Tell how many lines in the data contain the string "States", using a single number as the whole reply.

-------------------------

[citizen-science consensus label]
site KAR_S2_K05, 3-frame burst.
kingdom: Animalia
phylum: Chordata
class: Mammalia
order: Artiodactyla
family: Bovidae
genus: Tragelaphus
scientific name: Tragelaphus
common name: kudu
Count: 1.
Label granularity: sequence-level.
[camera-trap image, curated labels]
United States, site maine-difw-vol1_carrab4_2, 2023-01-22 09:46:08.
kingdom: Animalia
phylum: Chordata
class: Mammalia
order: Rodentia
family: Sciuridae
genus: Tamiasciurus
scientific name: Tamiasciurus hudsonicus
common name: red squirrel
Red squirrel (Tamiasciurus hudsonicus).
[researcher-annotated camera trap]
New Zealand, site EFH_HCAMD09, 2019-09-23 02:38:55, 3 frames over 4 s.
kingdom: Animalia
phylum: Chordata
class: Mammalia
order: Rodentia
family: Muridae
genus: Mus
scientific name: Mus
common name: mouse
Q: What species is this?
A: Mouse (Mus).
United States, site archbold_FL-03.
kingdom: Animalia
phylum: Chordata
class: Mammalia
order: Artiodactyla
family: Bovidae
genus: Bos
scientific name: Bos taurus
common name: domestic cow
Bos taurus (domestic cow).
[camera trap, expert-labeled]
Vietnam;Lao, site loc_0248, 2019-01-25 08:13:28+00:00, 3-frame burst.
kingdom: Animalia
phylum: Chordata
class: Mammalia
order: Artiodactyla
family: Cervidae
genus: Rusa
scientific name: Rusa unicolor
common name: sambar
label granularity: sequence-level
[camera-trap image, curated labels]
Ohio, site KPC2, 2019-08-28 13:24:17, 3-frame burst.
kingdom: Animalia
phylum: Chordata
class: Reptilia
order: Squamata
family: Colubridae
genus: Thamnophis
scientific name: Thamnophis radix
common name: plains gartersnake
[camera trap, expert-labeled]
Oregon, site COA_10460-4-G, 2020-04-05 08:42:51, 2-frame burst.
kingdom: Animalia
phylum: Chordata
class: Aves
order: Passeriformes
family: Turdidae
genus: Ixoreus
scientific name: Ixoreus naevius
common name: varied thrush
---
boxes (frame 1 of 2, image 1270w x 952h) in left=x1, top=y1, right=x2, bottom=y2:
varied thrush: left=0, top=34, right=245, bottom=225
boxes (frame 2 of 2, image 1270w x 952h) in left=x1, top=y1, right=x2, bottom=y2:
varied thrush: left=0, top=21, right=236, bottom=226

-------------------------

EXERCISE SOLUTION:
2